> **EXTRAIT CHOISI**

Il n’y aura pas de retour de l’Elsass-Lothringen ! – Mais on n’a pas toujours compris qu’il ne s’agit pas d’un retour historique à l’Elsass-Lothringen d’hier, mais bien d’un rapprochement entre une Lorraine «francophone» (capitale Nancy), une Lorraine «dialectophone» (Moselle, capitale Metz) et l’Alsace. D’aucuns y voient déjà un essai de l’Etat Jacobin de noyer dans un ensemble plus large, les départements dialectophones héritiers du droit local alsacien-mosellan. Si les présidents de la région Alsace et de la Région Lorraine se sont déjà rencontrés pour étudier la «naissance d’une vraie euro-région» sur les bords du Rhin, ils ne peuvent ignorer que tant d’un côté que de l’autre des Vosges, des réserves voire des oppositions se sont déjà manifestées. Elles sont largement alimentées politiquement par la proximité des élections sénatoriales de cet automne.

Si Philippe Richert, Président de la Région Alsace, réagit de manière positive au projet de fusion, on ne peut s’empêcher de voir dans son approche une sorte d’esprit de revanche sur l’échec subi l’année dernière : la fusion des collectivités alsaciennes se ferait finalement à travers une région plus vaste ! Et l’Alsace, une fois de plus (de trop ?), au lieu de se concerter pour définir une position commune, se divise.

Des parlementaires qui divisent. – Si, en Alsace, les parlementaires de gauche (minoritaires) adhèrent au projet de fusion, 18 parlementaires de droite -qui pourtant ne s’étaient guère engagés, en 2013, en faveur de la fusion des collectivités- veulent en rester à une région Alsace unique : la Bretagne a réussi à rester seule, pourquoi pas nous, avancent-ils ?

Pourtant, la réponse à cette question est simple : la Bretagne avance parce que elle sait s’unir et parler d’une voix ! Le Maire de Mulhouse, lui, car il n’y a pas que la Lorraine, voudrait une ouverture (non prévue à ce stade) avec le Territoire de Belfort et le Pays de Montbéliard. La député de Mulhouse, tout en critiquant le gouvernement socialiste, veut moins de crispations envers le projet. Charles Buttner, Président du Conseil Général du Haut-Rhin, comme Guy-Dominique Kennel, son homologue du Bas-Rhin, critiquent une réforme qui éloignera les structures des citoyens, qui ne définit pas ce que deviendront les tâches exercées jusqu’ici par les conseils généraux et qui s’inspire de considérations politiciennes (note de la rédaction : maintenir la gauche dans l’Ouest et le Nord, contenir le Front National dans le sud).

> **LIGNES DE DONNÉES**
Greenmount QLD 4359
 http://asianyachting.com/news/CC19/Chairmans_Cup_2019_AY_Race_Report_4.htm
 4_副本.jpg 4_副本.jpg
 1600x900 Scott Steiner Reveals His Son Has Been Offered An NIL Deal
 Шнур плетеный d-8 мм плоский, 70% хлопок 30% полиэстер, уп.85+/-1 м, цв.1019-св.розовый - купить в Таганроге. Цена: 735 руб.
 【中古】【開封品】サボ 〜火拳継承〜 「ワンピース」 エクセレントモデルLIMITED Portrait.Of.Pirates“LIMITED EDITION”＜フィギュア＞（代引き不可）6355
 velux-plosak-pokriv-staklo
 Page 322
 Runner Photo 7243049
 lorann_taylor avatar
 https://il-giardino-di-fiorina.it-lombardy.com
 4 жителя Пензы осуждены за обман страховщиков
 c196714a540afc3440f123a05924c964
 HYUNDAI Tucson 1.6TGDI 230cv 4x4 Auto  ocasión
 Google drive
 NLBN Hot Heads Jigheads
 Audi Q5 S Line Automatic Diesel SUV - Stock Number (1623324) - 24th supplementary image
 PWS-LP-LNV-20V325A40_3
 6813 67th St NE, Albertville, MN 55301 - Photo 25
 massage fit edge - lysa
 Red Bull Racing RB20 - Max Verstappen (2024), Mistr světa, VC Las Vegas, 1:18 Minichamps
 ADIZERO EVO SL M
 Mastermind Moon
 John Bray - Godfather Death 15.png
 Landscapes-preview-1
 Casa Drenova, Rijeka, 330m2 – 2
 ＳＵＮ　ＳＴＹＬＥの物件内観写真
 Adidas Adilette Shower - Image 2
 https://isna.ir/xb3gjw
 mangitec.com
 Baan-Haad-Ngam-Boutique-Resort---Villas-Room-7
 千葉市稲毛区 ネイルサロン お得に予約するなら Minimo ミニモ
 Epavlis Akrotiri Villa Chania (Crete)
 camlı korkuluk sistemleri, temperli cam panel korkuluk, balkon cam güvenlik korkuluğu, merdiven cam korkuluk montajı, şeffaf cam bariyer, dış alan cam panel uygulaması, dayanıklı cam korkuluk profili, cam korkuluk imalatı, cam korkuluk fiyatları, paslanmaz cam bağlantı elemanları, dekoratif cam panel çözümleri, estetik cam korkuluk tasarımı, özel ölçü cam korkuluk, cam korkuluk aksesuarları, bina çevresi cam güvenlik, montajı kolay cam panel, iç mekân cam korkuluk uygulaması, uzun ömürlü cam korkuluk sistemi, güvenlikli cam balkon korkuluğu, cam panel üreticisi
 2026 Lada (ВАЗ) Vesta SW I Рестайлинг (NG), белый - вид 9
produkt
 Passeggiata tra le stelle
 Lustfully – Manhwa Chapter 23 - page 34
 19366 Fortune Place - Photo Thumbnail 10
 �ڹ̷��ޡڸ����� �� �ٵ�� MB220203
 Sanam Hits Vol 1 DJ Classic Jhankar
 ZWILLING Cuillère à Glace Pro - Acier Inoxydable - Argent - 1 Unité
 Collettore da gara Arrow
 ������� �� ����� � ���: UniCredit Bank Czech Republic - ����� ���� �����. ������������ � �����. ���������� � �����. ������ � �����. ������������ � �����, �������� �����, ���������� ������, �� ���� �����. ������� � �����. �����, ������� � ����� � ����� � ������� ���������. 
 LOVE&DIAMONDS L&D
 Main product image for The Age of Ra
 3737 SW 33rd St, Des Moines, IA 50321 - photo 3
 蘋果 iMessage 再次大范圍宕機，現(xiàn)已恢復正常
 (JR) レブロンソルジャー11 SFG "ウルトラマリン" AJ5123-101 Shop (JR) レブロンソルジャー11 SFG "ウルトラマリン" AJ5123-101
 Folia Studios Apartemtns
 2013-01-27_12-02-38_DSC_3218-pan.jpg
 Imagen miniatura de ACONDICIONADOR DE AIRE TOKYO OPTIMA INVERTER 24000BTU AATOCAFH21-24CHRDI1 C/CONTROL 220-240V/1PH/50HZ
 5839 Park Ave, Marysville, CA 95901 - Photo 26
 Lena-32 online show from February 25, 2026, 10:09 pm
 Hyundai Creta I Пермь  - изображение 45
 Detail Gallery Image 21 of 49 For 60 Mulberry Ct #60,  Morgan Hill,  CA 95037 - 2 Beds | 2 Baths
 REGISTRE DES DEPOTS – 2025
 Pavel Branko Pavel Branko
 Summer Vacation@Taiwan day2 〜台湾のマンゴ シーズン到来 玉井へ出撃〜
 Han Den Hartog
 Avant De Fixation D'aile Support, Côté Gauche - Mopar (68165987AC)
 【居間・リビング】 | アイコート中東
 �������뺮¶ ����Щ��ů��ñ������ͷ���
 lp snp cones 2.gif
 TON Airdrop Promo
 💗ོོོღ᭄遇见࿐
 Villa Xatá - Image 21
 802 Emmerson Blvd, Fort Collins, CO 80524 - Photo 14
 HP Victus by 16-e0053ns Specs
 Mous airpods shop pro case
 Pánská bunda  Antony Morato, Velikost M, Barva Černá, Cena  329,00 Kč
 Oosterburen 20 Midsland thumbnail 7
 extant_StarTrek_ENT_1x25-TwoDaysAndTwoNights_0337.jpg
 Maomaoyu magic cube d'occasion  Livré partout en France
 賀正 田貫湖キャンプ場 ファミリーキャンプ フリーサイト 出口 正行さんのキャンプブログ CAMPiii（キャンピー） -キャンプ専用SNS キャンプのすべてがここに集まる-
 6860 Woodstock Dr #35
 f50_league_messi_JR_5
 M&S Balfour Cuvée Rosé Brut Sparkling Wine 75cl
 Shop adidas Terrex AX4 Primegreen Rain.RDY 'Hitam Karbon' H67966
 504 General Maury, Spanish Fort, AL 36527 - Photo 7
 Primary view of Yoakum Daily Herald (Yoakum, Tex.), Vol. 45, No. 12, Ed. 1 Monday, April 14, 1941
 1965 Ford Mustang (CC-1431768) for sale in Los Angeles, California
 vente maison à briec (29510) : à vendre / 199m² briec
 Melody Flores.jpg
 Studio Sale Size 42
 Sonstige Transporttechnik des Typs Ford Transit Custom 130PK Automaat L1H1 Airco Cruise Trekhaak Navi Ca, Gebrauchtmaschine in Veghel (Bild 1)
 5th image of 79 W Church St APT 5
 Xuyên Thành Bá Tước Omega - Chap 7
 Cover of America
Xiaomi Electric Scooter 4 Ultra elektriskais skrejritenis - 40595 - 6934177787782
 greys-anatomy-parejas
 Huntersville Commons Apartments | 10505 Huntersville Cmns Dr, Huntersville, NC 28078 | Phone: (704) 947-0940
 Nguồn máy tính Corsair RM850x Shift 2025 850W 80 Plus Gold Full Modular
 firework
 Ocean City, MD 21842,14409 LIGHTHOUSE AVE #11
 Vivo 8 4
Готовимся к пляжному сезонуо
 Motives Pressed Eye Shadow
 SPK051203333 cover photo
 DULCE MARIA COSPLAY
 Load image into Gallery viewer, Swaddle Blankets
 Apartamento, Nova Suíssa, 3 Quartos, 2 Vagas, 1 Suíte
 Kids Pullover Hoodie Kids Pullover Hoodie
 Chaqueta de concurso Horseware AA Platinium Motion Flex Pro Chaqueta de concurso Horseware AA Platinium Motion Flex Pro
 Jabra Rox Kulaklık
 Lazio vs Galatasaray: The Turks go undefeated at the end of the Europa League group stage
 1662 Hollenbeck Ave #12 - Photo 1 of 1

> **TÂCHES À RÉALISER**
1. Répondez à ces questions sur l'extrait consacré à la fusion de l'Alsace et de la Lorraine :
(a) Quelle ville est donnée comme capitale de la Lorraine « dialectophone » ?
(b) Combien de parlementaires de droite veulent en rester à une région Alsace unique ?
(c) Avec quels territoires le maire de Mulhouse souhaiterait-il une ouverture ?
2. Prolongez l'extrait consacré à la fusion de l'Alsace et de la Lorraine à partir de sa dernière phrase.

> **RÉPONSES RÉDIGÉES**
1.
(a) Metz.
(b) 18 parlementaires.
(c) Avec le Territoire de Belfort et le Pays de Montbéliard.

2.
Strasbourg, au coeur ! – Dernier élément enfin qui s’esquisse : quelle ville sera capitale régionale dans cette future région à trois «pôles urbains» (Metz, Nancy et Strasbourg) ? Quand on se rappelle combien le rôle de Strasbourg avait pesé dans la campagne autour du referendum de l’année dernière sur la fusion des collectivités alsaciennes, on ne peut écarter le point !

Les partisans de cette fusion souhaitaient que l’Alsace prenne de l’avance sur la réforme qui s’annonçait et qui va -sans doute- se concrétiser en Juillet par un vote du Parlement. L’avance garantissait (pensaient-ils) que ce qui est mis en place avant la réforme, sera respecté par la réforme. Que ceux qui ont saboté la réforme anticipée de l’année dernière en assument la responsabilité aujourd’hui ! François Hollande entend la conduire à son terme : même si c’est … quitte ou double !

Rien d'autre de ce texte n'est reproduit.